Вообще православный священник — благополучный человек. Не в материальном смысле, а внутренне. Он понимает нужность своего служения, понимает, что люди поворачиваются к нему самой сокровенной стороной, видит, что помогает людям. Он знает, что то, чем он живет, очень важно. Но это внутреннее благополучие не должно расслаблять священника. Ему должно быть трудно. Когда ты себе не принадлежишь, когда ты все время должен делать то, что ожидают от тебя Господь и люди.

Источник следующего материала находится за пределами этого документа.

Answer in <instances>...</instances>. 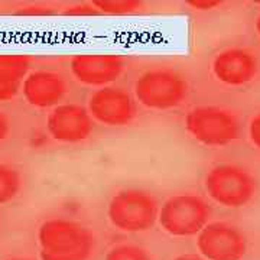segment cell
Masks as SVG:
<instances>
[{"mask_svg": "<svg viewBox=\"0 0 260 260\" xmlns=\"http://www.w3.org/2000/svg\"><path fill=\"white\" fill-rule=\"evenodd\" d=\"M205 191L217 204L240 208L249 204L256 192V181L242 167L223 164L214 167L205 177Z\"/></svg>", "mask_w": 260, "mask_h": 260, "instance_id": "obj_6", "label": "cell"}, {"mask_svg": "<svg viewBox=\"0 0 260 260\" xmlns=\"http://www.w3.org/2000/svg\"><path fill=\"white\" fill-rule=\"evenodd\" d=\"M256 30H257V34L260 35V15L256 19Z\"/></svg>", "mask_w": 260, "mask_h": 260, "instance_id": "obj_23", "label": "cell"}, {"mask_svg": "<svg viewBox=\"0 0 260 260\" xmlns=\"http://www.w3.org/2000/svg\"><path fill=\"white\" fill-rule=\"evenodd\" d=\"M41 260H90L95 250V236L90 227L67 220L51 218L38 229Z\"/></svg>", "mask_w": 260, "mask_h": 260, "instance_id": "obj_1", "label": "cell"}, {"mask_svg": "<svg viewBox=\"0 0 260 260\" xmlns=\"http://www.w3.org/2000/svg\"><path fill=\"white\" fill-rule=\"evenodd\" d=\"M65 16H73V18H90V16H97L100 15L99 10L95 9V6L91 3H74V5H70L67 9L64 10Z\"/></svg>", "mask_w": 260, "mask_h": 260, "instance_id": "obj_17", "label": "cell"}, {"mask_svg": "<svg viewBox=\"0 0 260 260\" xmlns=\"http://www.w3.org/2000/svg\"><path fill=\"white\" fill-rule=\"evenodd\" d=\"M197 247L207 260H242L247 253V239L239 227L214 221L200 232Z\"/></svg>", "mask_w": 260, "mask_h": 260, "instance_id": "obj_7", "label": "cell"}, {"mask_svg": "<svg viewBox=\"0 0 260 260\" xmlns=\"http://www.w3.org/2000/svg\"><path fill=\"white\" fill-rule=\"evenodd\" d=\"M8 260H32V259H26V257H12V259Z\"/></svg>", "mask_w": 260, "mask_h": 260, "instance_id": "obj_24", "label": "cell"}, {"mask_svg": "<svg viewBox=\"0 0 260 260\" xmlns=\"http://www.w3.org/2000/svg\"><path fill=\"white\" fill-rule=\"evenodd\" d=\"M188 91L189 87L184 75L167 68L149 70L135 83L136 100L152 110L177 109L185 102Z\"/></svg>", "mask_w": 260, "mask_h": 260, "instance_id": "obj_4", "label": "cell"}, {"mask_svg": "<svg viewBox=\"0 0 260 260\" xmlns=\"http://www.w3.org/2000/svg\"><path fill=\"white\" fill-rule=\"evenodd\" d=\"M107 217L113 227L120 232H148L158 221L159 204L148 191L136 188L121 189L112 197Z\"/></svg>", "mask_w": 260, "mask_h": 260, "instance_id": "obj_2", "label": "cell"}, {"mask_svg": "<svg viewBox=\"0 0 260 260\" xmlns=\"http://www.w3.org/2000/svg\"><path fill=\"white\" fill-rule=\"evenodd\" d=\"M257 73V56L244 48L224 49L215 55L213 61L214 77L225 85H246L256 78Z\"/></svg>", "mask_w": 260, "mask_h": 260, "instance_id": "obj_11", "label": "cell"}, {"mask_svg": "<svg viewBox=\"0 0 260 260\" xmlns=\"http://www.w3.org/2000/svg\"><path fill=\"white\" fill-rule=\"evenodd\" d=\"M124 67V59L114 54H77L70 61L71 74L78 83L99 88L116 83Z\"/></svg>", "mask_w": 260, "mask_h": 260, "instance_id": "obj_10", "label": "cell"}, {"mask_svg": "<svg viewBox=\"0 0 260 260\" xmlns=\"http://www.w3.org/2000/svg\"><path fill=\"white\" fill-rule=\"evenodd\" d=\"M185 130L191 138L210 148H223L240 136V121L230 110L200 106L186 113Z\"/></svg>", "mask_w": 260, "mask_h": 260, "instance_id": "obj_3", "label": "cell"}, {"mask_svg": "<svg viewBox=\"0 0 260 260\" xmlns=\"http://www.w3.org/2000/svg\"><path fill=\"white\" fill-rule=\"evenodd\" d=\"M9 132H10L9 119L6 117V114H5V113L0 112V142H3V140L9 136Z\"/></svg>", "mask_w": 260, "mask_h": 260, "instance_id": "obj_21", "label": "cell"}, {"mask_svg": "<svg viewBox=\"0 0 260 260\" xmlns=\"http://www.w3.org/2000/svg\"><path fill=\"white\" fill-rule=\"evenodd\" d=\"M22 178L16 168L0 164V205L8 204L18 197Z\"/></svg>", "mask_w": 260, "mask_h": 260, "instance_id": "obj_14", "label": "cell"}, {"mask_svg": "<svg viewBox=\"0 0 260 260\" xmlns=\"http://www.w3.org/2000/svg\"><path fill=\"white\" fill-rule=\"evenodd\" d=\"M20 15L25 16H45L51 13V8L47 5H30V6H25L22 10H19Z\"/></svg>", "mask_w": 260, "mask_h": 260, "instance_id": "obj_18", "label": "cell"}, {"mask_svg": "<svg viewBox=\"0 0 260 260\" xmlns=\"http://www.w3.org/2000/svg\"><path fill=\"white\" fill-rule=\"evenodd\" d=\"M93 5L99 13L104 15H132L142 9V2L138 0H94Z\"/></svg>", "mask_w": 260, "mask_h": 260, "instance_id": "obj_15", "label": "cell"}, {"mask_svg": "<svg viewBox=\"0 0 260 260\" xmlns=\"http://www.w3.org/2000/svg\"><path fill=\"white\" fill-rule=\"evenodd\" d=\"M211 208L204 198L194 194H178L168 198L159 208L160 227L174 237L197 236L210 223Z\"/></svg>", "mask_w": 260, "mask_h": 260, "instance_id": "obj_5", "label": "cell"}, {"mask_svg": "<svg viewBox=\"0 0 260 260\" xmlns=\"http://www.w3.org/2000/svg\"><path fill=\"white\" fill-rule=\"evenodd\" d=\"M95 121L87 107L80 104H59L47 117L49 136L61 143H80L93 135Z\"/></svg>", "mask_w": 260, "mask_h": 260, "instance_id": "obj_9", "label": "cell"}, {"mask_svg": "<svg viewBox=\"0 0 260 260\" xmlns=\"http://www.w3.org/2000/svg\"><path fill=\"white\" fill-rule=\"evenodd\" d=\"M67 81L54 71H32L25 78L22 93L28 104L37 109H54L67 94Z\"/></svg>", "mask_w": 260, "mask_h": 260, "instance_id": "obj_12", "label": "cell"}, {"mask_svg": "<svg viewBox=\"0 0 260 260\" xmlns=\"http://www.w3.org/2000/svg\"><path fill=\"white\" fill-rule=\"evenodd\" d=\"M104 260H153V257L138 244H117L109 250Z\"/></svg>", "mask_w": 260, "mask_h": 260, "instance_id": "obj_16", "label": "cell"}, {"mask_svg": "<svg viewBox=\"0 0 260 260\" xmlns=\"http://www.w3.org/2000/svg\"><path fill=\"white\" fill-rule=\"evenodd\" d=\"M186 5H189L195 10H213L221 6V2H218V0H188Z\"/></svg>", "mask_w": 260, "mask_h": 260, "instance_id": "obj_20", "label": "cell"}, {"mask_svg": "<svg viewBox=\"0 0 260 260\" xmlns=\"http://www.w3.org/2000/svg\"><path fill=\"white\" fill-rule=\"evenodd\" d=\"M249 135L253 145L260 150V113H257L250 121L249 126Z\"/></svg>", "mask_w": 260, "mask_h": 260, "instance_id": "obj_19", "label": "cell"}, {"mask_svg": "<svg viewBox=\"0 0 260 260\" xmlns=\"http://www.w3.org/2000/svg\"><path fill=\"white\" fill-rule=\"evenodd\" d=\"M87 110L94 121L106 126H127L136 117V103L120 87H103L94 91L88 100Z\"/></svg>", "mask_w": 260, "mask_h": 260, "instance_id": "obj_8", "label": "cell"}, {"mask_svg": "<svg viewBox=\"0 0 260 260\" xmlns=\"http://www.w3.org/2000/svg\"><path fill=\"white\" fill-rule=\"evenodd\" d=\"M172 260H207L201 254H195V253H185V254H179Z\"/></svg>", "mask_w": 260, "mask_h": 260, "instance_id": "obj_22", "label": "cell"}, {"mask_svg": "<svg viewBox=\"0 0 260 260\" xmlns=\"http://www.w3.org/2000/svg\"><path fill=\"white\" fill-rule=\"evenodd\" d=\"M30 73V58L20 54H0V102H9L22 91Z\"/></svg>", "mask_w": 260, "mask_h": 260, "instance_id": "obj_13", "label": "cell"}]
</instances>
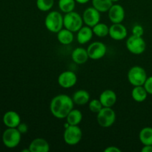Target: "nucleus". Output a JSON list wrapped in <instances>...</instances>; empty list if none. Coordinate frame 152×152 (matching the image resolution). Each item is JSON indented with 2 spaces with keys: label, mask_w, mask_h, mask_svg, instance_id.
I'll return each instance as SVG.
<instances>
[{
  "label": "nucleus",
  "mask_w": 152,
  "mask_h": 152,
  "mask_svg": "<svg viewBox=\"0 0 152 152\" xmlns=\"http://www.w3.org/2000/svg\"><path fill=\"white\" fill-rule=\"evenodd\" d=\"M126 48L130 53L140 55L145 50L146 43L142 37H137L132 34L126 41Z\"/></svg>",
  "instance_id": "nucleus-7"
},
{
  "label": "nucleus",
  "mask_w": 152,
  "mask_h": 152,
  "mask_svg": "<svg viewBox=\"0 0 152 152\" xmlns=\"http://www.w3.org/2000/svg\"><path fill=\"white\" fill-rule=\"evenodd\" d=\"M77 82V77L74 72L71 71H66L61 73L58 77V83L62 88L65 89L71 88L76 85Z\"/></svg>",
  "instance_id": "nucleus-11"
},
{
  "label": "nucleus",
  "mask_w": 152,
  "mask_h": 152,
  "mask_svg": "<svg viewBox=\"0 0 152 152\" xmlns=\"http://www.w3.org/2000/svg\"><path fill=\"white\" fill-rule=\"evenodd\" d=\"M108 17L112 23H122L125 19V10L120 4H113L108 10Z\"/></svg>",
  "instance_id": "nucleus-13"
},
{
  "label": "nucleus",
  "mask_w": 152,
  "mask_h": 152,
  "mask_svg": "<svg viewBox=\"0 0 152 152\" xmlns=\"http://www.w3.org/2000/svg\"><path fill=\"white\" fill-rule=\"evenodd\" d=\"M17 129L19 131L21 134H25L28 130V126L26 123H20V124L17 126Z\"/></svg>",
  "instance_id": "nucleus-31"
},
{
  "label": "nucleus",
  "mask_w": 152,
  "mask_h": 152,
  "mask_svg": "<svg viewBox=\"0 0 152 152\" xmlns=\"http://www.w3.org/2000/svg\"><path fill=\"white\" fill-rule=\"evenodd\" d=\"M2 120L7 128H17L21 123L20 116L14 111H7L3 116Z\"/></svg>",
  "instance_id": "nucleus-14"
},
{
  "label": "nucleus",
  "mask_w": 152,
  "mask_h": 152,
  "mask_svg": "<svg viewBox=\"0 0 152 152\" xmlns=\"http://www.w3.org/2000/svg\"><path fill=\"white\" fill-rule=\"evenodd\" d=\"M93 35V29L91 27L83 26L77 31V41L81 45L86 44L91 39Z\"/></svg>",
  "instance_id": "nucleus-18"
},
{
  "label": "nucleus",
  "mask_w": 152,
  "mask_h": 152,
  "mask_svg": "<svg viewBox=\"0 0 152 152\" xmlns=\"http://www.w3.org/2000/svg\"><path fill=\"white\" fill-rule=\"evenodd\" d=\"M22 134L17 128H7L2 134V142L8 148H14L20 143Z\"/></svg>",
  "instance_id": "nucleus-3"
},
{
  "label": "nucleus",
  "mask_w": 152,
  "mask_h": 152,
  "mask_svg": "<svg viewBox=\"0 0 152 152\" xmlns=\"http://www.w3.org/2000/svg\"><path fill=\"white\" fill-rule=\"evenodd\" d=\"M67 123L71 126H78L83 120V114L78 109H72L66 117Z\"/></svg>",
  "instance_id": "nucleus-22"
},
{
  "label": "nucleus",
  "mask_w": 152,
  "mask_h": 152,
  "mask_svg": "<svg viewBox=\"0 0 152 152\" xmlns=\"http://www.w3.org/2000/svg\"><path fill=\"white\" fill-rule=\"evenodd\" d=\"M139 139L144 145H152V128H143L139 134Z\"/></svg>",
  "instance_id": "nucleus-23"
},
{
  "label": "nucleus",
  "mask_w": 152,
  "mask_h": 152,
  "mask_svg": "<svg viewBox=\"0 0 152 152\" xmlns=\"http://www.w3.org/2000/svg\"><path fill=\"white\" fill-rule=\"evenodd\" d=\"M29 149L31 152H48L50 151V145L43 138H36L30 144Z\"/></svg>",
  "instance_id": "nucleus-16"
},
{
  "label": "nucleus",
  "mask_w": 152,
  "mask_h": 152,
  "mask_svg": "<svg viewBox=\"0 0 152 152\" xmlns=\"http://www.w3.org/2000/svg\"><path fill=\"white\" fill-rule=\"evenodd\" d=\"M88 107L90 111L92 113H95V114H98L100 111V110L103 108V105L101 103L100 100L97 99H92L89 102Z\"/></svg>",
  "instance_id": "nucleus-28"
},
{
  "label": "nucleus",
  "mask_w": 152,
  "mask_h": 152,
  "mask_svg": "<svg viewBox=\"0 0 152 152\" xmlns=\"http://www.w3.org/2000/svg\"><path fill=\"white\" fill-rule=\"evenodd\" d=\"M71 58L72 60L77 65H83L87 62L89 56L86 49L79 47L73 50L71 53Z\"/></svg>",
  "instance_id": "nucleus-17"
},
{
  "label": "nucleus",
  "mask_w": 152,
  "mask_h": 152,
  "mask_svg": "<svg viewBox=\"0 0 152 152\" xmlns=\"http://www.w3.org/2000/svg\"><path fill=\"white\" fill-rule=\"evenodd\" d=\"M144 34V29L142 25H136L132 28V34L137 37H142Z\"/></svg>",
  "instance_id": "nucleus-29"
},
{
  "label": "nucleus",
  "mask_w": 152,
  "mask_h": 152,
  "mask_svg": "<svg viewBox=\"0 0 152 152\" xmlns=\"http://www.w3.org/2000/svg\"><path fill=\"white\" fill-rule=\"evenodd\" d=\"M73 101L78 105H85L90 100V94L86 90H78L74 94Z\"/></svg>",
  "instance_id": "nucleus-19"
},
{
  "label": "nucleus",
  "mask_w": 152,
  "mask_h": 152,
  "mask_svg": "<svg viewBox=\"0 0 152 152\" xmlns=\"http://www.w3.org/2000/svg\"><path fill=\"white\" fill-rule=\"evenodd\" d=\"M45 25L50 32L57 34L64 27V16L56 10L50 11L45 19Z\"/></svg>",
  "instance_id": "nucleus-2"
},
{
  "label": "nucleus",
  "mask_w": 152,
  "mask_h": 152,
  "mask_svg": "<svg viewBox=\"0 0 152 152\" xmlns=\"http://www.w3.org/2000/svg\"><path fill=\"white\" fill-rule=\"evenodd\" d=\"M148 92L146 91L143 86H134L132 89V96L134 101L137 102H142L147 99Z\"/></svg>",
  "instance_id": "nucleus-21"
},
{
  "label": "nucleus",
  "mask_w": 152,
  "mask_h": 152,
  "mask_svg": "<svg viewBox=\"0 0 152 152\" xmlns=\"http://www.w3.org/2000/svg\"><path fill=\"white\" fill-rule=\"evenodd\" d=\"M73 33L74 32L67 28H65V29L62 28L57 33L58 41L62 45H70L73 42L74 39V36Z\"/></svg>",
  "instance_id": "nucleus-20"
},
{
  "label": "nucleus",
  "mask_w": 152,
  "mask_h": 152,
  "mask_svg": "<svg viewBox=\"0 0 152 152\" xmlns=\"http://www.w3.org/2000/svg\"><path fill=\"white\" fill-rule=\"evenodd\" d=\"M141 151L142 152H152V145H144Z\"/></svg>",
  "instance_id": "nucleus-33"
},
{
  "label": "nucleus",
  "mask_w": 152,
  "mask_h": 152,
  "mask_svg": "<svg viewBox=\"0 0 152 152\" xmlns=\"http://www.w3.org/2000/svg\"><path fill=\"white\" fill-rule=\"evenodd\" d=\"M94 34L98 37H105L109 34V27L105 23L99 22L93 27Z\"/></svg>",
  "instance_id": "nucleus-25"
},
{
  "label": "nucleus",
  "mask_w": 152,
  "mask_h": 152,
  "mask_svg": "<svg viewBox=\"0 0 152 152\" xmlns=\"http://www.w3.org/2000/svg\"><path fill=\"white\" fill-rule=\"evenodd\" d=\"M75 0H59V7L63 13H67L74 11L75 8Z\"/></svg>",
  "instance_id": "nucleus-26"
},
{
  "label": "nucleus",
  "mask_w": 152,
  "mask_h": 152,
  "mask_svg": "<svg viewBox=\"0 0 152 152\" xmlns=\"http://www.w3.org/2000/svg\"><path fill=\"white\" fill-rule=\"evenodd\" d=\"M105 152H121V150L117 146H108L104 150Z\"/></svg>",
  "instance_id": "nucleus-32"
},
{
  "label": "nucleus",
  "mask_w": 152,
  "mask_h": 152,
  "mask_svg": "<svg viewBox=\"0 0 152 152\" xmlns=\"http://www.w3.org/2000/svg\"><path fill=\"white\" fill-rule=\"evenodd\" d=\"M75 1L79 4H86V3L88 2L90 0H75Z\"/></svg>",
  "instance_id": "nucleus-34"
},
{
  "label": "nucleus",
  "mask_w": 152,
  "mask_h": 152,
  "mask_svg": "<svg viewBox=\"0 0 152 152\" xmlns=\"http://www.w3.org/2000/svg\"><path fill=\"white\" fill-rule=\"evenodd\" d=\"M54 0H37V7L40 11L47 12L51 10Z\"/></svg>",
  "instance_id": "nucleus-27"
},
{
  "label": "nucleus",
  "mask_w": 152,
  "mask_h": 152,
  "mask_svg": "<svg viewBox=\"0 0 152 152\" xmlns=\"http://www.w3.org/2000/svg\"><path fill=\"white\" fill-rule=\"evenodd\" d=\"M83 137V132L78 126L69 125L65 128L64 132L63 138L65 143L70 145L78 144Z\"/></svg>",
  "instance_id": "nucleus-6"
},
{
  "label": "nucleus",
  "mask_w": 152,
  "mask_h": 152,
  "mask_svg": "<svg viewBox=\"0 0 152 152\" xmlns=\"http://www.w3.org/2000/svg\"><path fill=\"white\" fill-rule=\"evenodd\" d=\"M144 88H145L148 94L152 95V76L147 78L146 81L143 85Z\"/></svg>",
  "instance_id": "nucleus-30"
},
{
  "label": "nucleus",
  "mask_w": 152,
  "mask_h": 152,
  "mask_svg": "<svg viewBox=\"0 0 152 152\" xmlns=\"http://www.w3.org/2000/svg\"><path fill=\"white\" fill-rule=\"evenodd\" d=\"M92 5L100 13H105L109 10L113 2L111 0H92Z\"/></svg>",
  "instance_id": "nucleus-24"
},
{
  "label": "nucleus",
  "mask_w": 152,
  "mask_h": 152,
  "mask_svg": "<svg viewBox=\"0 0 152 152\" xmlns=\"http://www.w3.org/2000/svg\"><path fill=\"white\" fill-rule=\"evenodd\" d=\"M108 35L112 39L116 40V41H121L127 37V28L122 23H113V25L109 27Z\"/></svg>",
  "instance_id": "nucleus-12"
},
{
  "label": "nucleus",
  "mask_w": 152,
  "mask_h": 152,
  "mask_svg": "<svg viewBox=\"0 0 152 152\" xmlns=\"http://www.w3.org/2000/svg\"><path fill=\"white\" fill-rule=\"evenodd\" d=\"M111 1H112V2L114 3V2H117V1H119L120 0H111Z\"/></svg>",
  "instance_id": "nucleus-35"
},
{
  "label": "nucleus",
  "mask_w": 152,
  "mask_h": 152,
  "mask_svg": "<svg viewBox=\"0 0 152 152\" xmlns=\"http://www.w3.org/2000/svg\"><path fill=\"white\" fill-rule=\"evenodd\" d=\"M83 19L86 25L93 28L100 21V12L94 7H88L83 12Z\"/></svg>",
  "instance_id": "nucleus-10"
},
{
  "label": "nucleus",
  "mask_w": 152,
  "mask_h": 152,
  "mask_svg": "<svg viewBox=\"0 0 152 152\" xmlns=\"http://www.w3.org/2000/svg\"><path fill=\"white\" fill-rule=\"evenodd\" d=\"M96 120L101 127L108 128L115 123L116 113L111 108L103 107L97 114Z\"/></svg>",
  "instance_id": "nucleus-8"
},
{
  "label": "nucleus",
  "mask_w": 152,
  "mask_h": 152,
  "mask_svg": "<svg viewBox=\"0 0 152 152\" xmlns=\"http://www.w3.org/2000/svg\"><path fill=\"white\" fill-rule=\"evenodd\" d=\"M117 94L115 92L110 89H107L102 91L99 96V100L103 107L111 108L117 102Z\"/></svg>",
  "instance_id": "nucleus-15"
},
{
  "label": "nucleus",
  "mask_w": 152,
  "mask_h": 152,
  "mask_svg": "<svg viewBox=\"0 0 152 152\" xmlns=\"http://www.w3.org/2000/svg\"><path fill=\"white\" fill-rule=\"evenodd\" d=\"M83 16L75 11L65 13L64 16V27L72 32H77L83 25Z\"/></svg>",
  "instance_id": "nucleus-4"
},
{
  "label": "nucleus",
  "mask_w": 152,
  "mask_h": 152,
  "mask_svg": "<svg viewBox=\"0 0 152 152\" xmlns=\"http://www.w3.org/2000/svg\"><path fill=\"white\" fill-rule=\"evenodd\" d=\"M147 78L146 71L140 66L132 67L128 72V80L133 86H143Z\"/></svg>",
  "instance_id": "nucleus-5"
},
{
  "label": "nucleus",
  "mask_w": 152,
  "mask_h": 152,
  "mask_svg": "<svg viewBox=\"0 0 152 152\" xmlns=\"http://www.w3.org/2000/svg\"><path fill=\"white\" fill-rule=\"evenodd\" d=\"M74 101L72 98L66 94H59L51 99L50 111L56 118L62 120L66 118L70 111L74 109Z\"/></svg>",
  "instance_id": "nucleus-1"
},
{
  "label": "nucleus",
  "mask_w": 152,
  "mask_h": 152,
  "mask_svg": "<svg viewBox=\"0 0 152 152\" xmlns=\"http://www.w3.org/2000/svg\"><path fill=\"white\" fill-rule=\"evenodd\" d=\"M87 51L90 59L98 60L102 59L106 54L107 48L102 42H94L88 47Z\"/></svg>",
  "instance_id": "nucleus-9"
}]
</instances>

Вот, беседуя с Вами, я смотрю за окно. Я в прекрасном старом городе, у него прекрасные уютные улицы. Но я понимаю, что я на них так и не побываю, что у меня совершенно не будет времени, что давать Вам интервью мне приходится за счет крошечной паузы между лекциями, потому что еще нужно на минуту прилечь (у меня больная спина), а потом ехать за 360 километров, а уже потом, в гостинице, за компьютером, выправить очередное срочное интервью... Да, я счастлив.

— А что побудило Вас заняться церковной публицистикой и миссионерской деятельностью?

— Я никогда не думал, что стану миссионером. Есть странное противоречие между моим личным характером и характером моей жизни.

Я по характеру домосед — а тут приходится жить в дороге. По своему складу я интроверт, одиночка,— а постоянно приходится быть с людьми…

Нет, серьезно, я домосед. В годы учебы у меня был один путь: МГУ и храм. Я даже в другие храмы не ходил, в Петербург на каникулы не срывался… После крещения я долгое время никуда, кроме своего храма, не ходил. В Даниловский монастырь вошел года четыре спустя после его открытия, и то после того, как один батюшка, у которого в гостях был, сказал: «У меня дела в Даниловском монастыре, едем со мной». А так я знал только Троице-Сергиеву Лавру и свой храм, и больше ничего. В Патриарший собор попал впервые только когда нас, семинаристов-первоклассников, повезли туда. И даже сегодня для меня каждый выход из дома — маленькая душевная травма.